Photo by Flickr user arnybo
I finally visited the Expo as a tourist this week (I know, it’s taken me a while) and I have to admit, after all the news about tourists behaving badly there, I really, really went there praying all my worries were for naught. Unfortunately, I saw something so disgusting it made me actually shriek out loud.
But before I get into my personal experience, Expo workers themselves are complaining that tourists are not attending “Expo in a civilized manner.” One case in point, the beautiful “Along the River During the Ching-Ming Festival 清明上河图” display.
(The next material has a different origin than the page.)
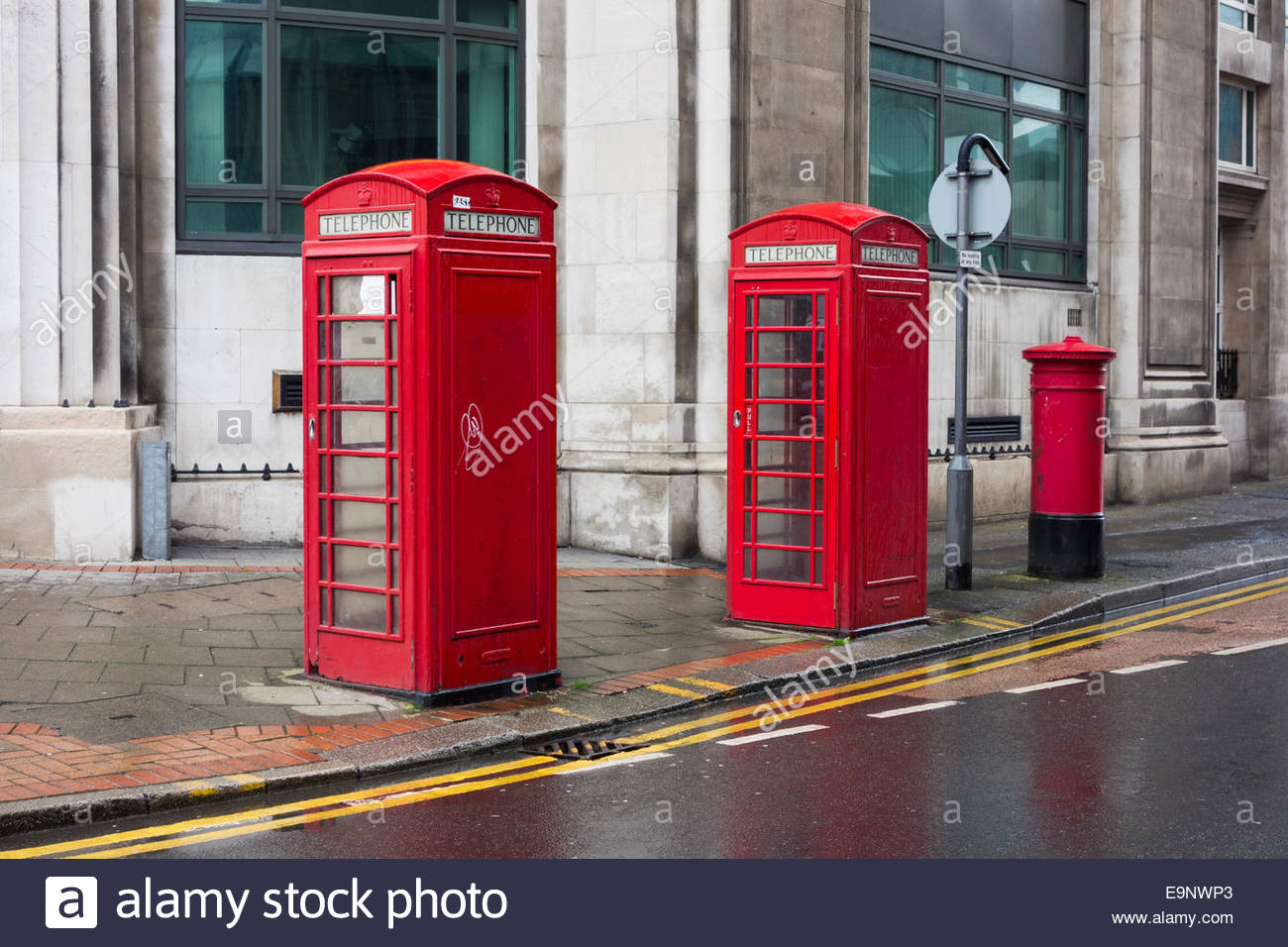 Two red phone boxes and a red postbox in Sheffield, England - Stock Image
From a translation by ESWN:
“Actually, the river water was just the effect of image projection.” The workers explained. “In order to display ‘Along The River During The Ching-Ming Festival,’ a thin net was laid out at the bottom and a projector from above cast down the water patterns onto the net. The effect was very realistic. But nobody could have imagined that some spectators would toss bottles and napkins into the ‘river.’
The workers said that the acts take place almost every day in spite of their admonishments. The workers use nets to fish out the large objects such as water bottles. As for the paper scraps, they had to use glue-tipped bamboo poles to extract.
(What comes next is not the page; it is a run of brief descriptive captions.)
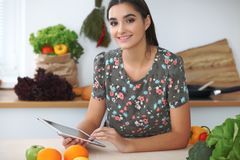 Young hispanic woman or student cooking in kitchen. Girl using tablet to make online shopping or find a new recipe. Young hispanic woman or student cooking in Royalty Free Stock Photo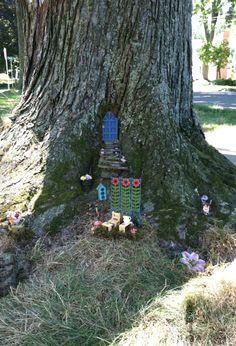 Tree stump fairy garden outside pinterest tree stump for Hallmark fairy door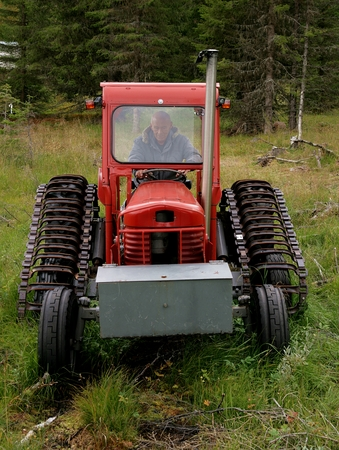 Man trying to start an old red tractor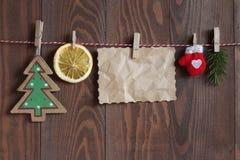 O Natal objeta em uma corda em clothespegs no fundo de madeira Fotografia de Stock Royalty Free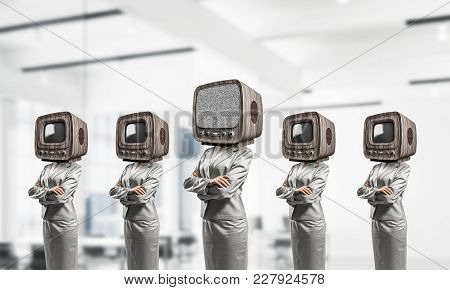 Business Women In Suits With Old Tv Instead Of Their Heads Keeping Arms Crossed While Standing In A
The China Pavilion workers also complained about visitors stomping on fake tree roots and pulling flowers from flower beds (before tossing them back in). Their biggest gripe though was gum, which people apparently find appropriate to spit anywhere. The once red carpet was now plastered with black “gum scars,” despite constant attempts to clean it… and the Expo’s not even a third of the way through!
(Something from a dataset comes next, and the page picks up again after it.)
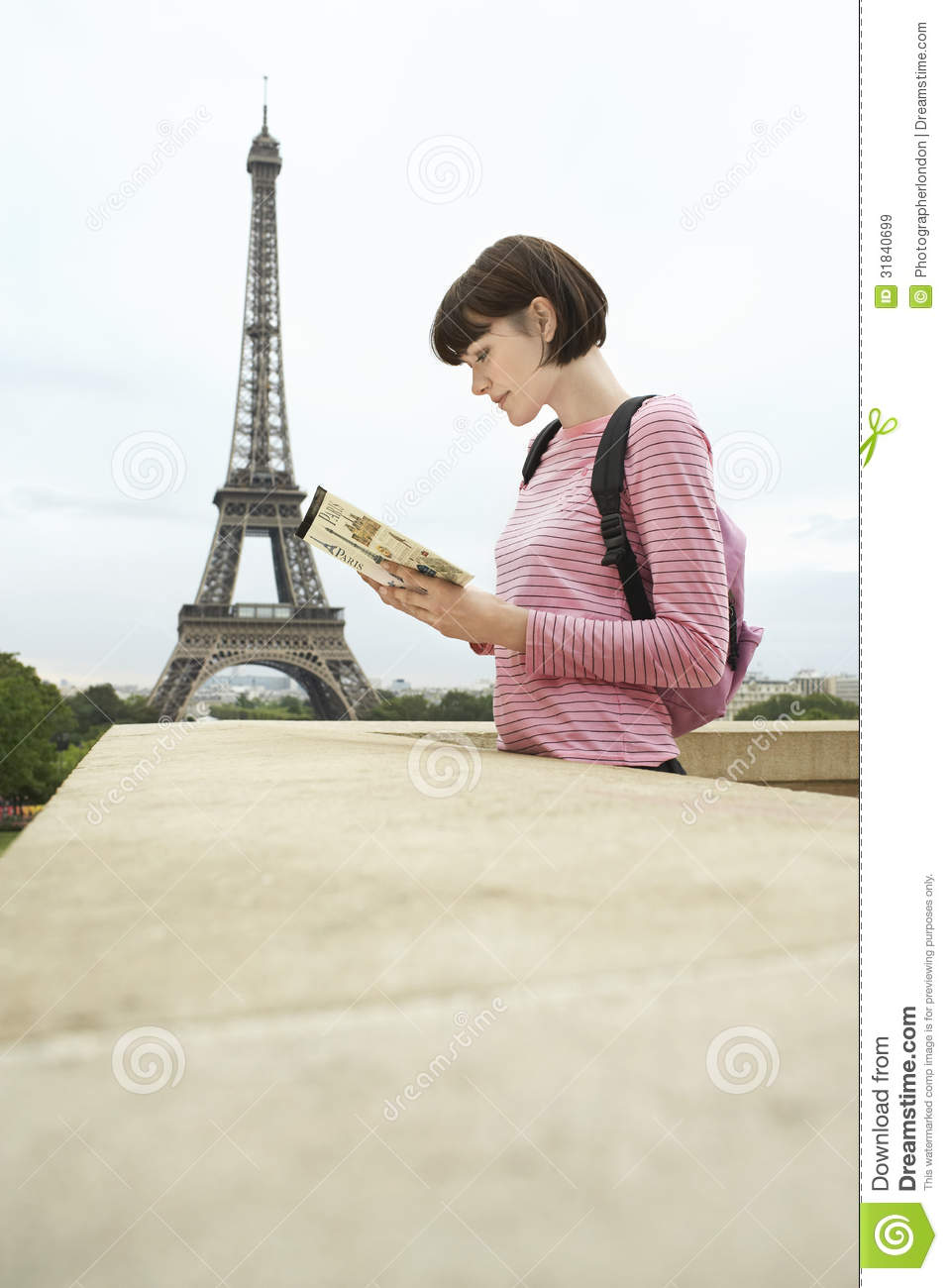 Woman reading book in front of eiffel tower stock image for The balcony book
But while gum scars, destruction and littering tourists are one thing – they pale in comparison to what I saw:
A mother, perhaps not willing to wait in line for the numerous toilets scattered around the Expo, holding her bottom-half-naked son up to a drinking fountain. My jaw dropped in horror as the son, in plain view, then began pissing into the fountain. Yes, I know that parents let their kids pee all over the place in China, but was it really necessary to take a wee where other people drink?
While nobody around them seemed to take notice, I think this should be an important announcement for the more queasy, less want-to-drink-some-boy’s-peepee of us: just keep on buying the slightly overpriced water bottles.
Ah well, at least it wasn’t a poop, right?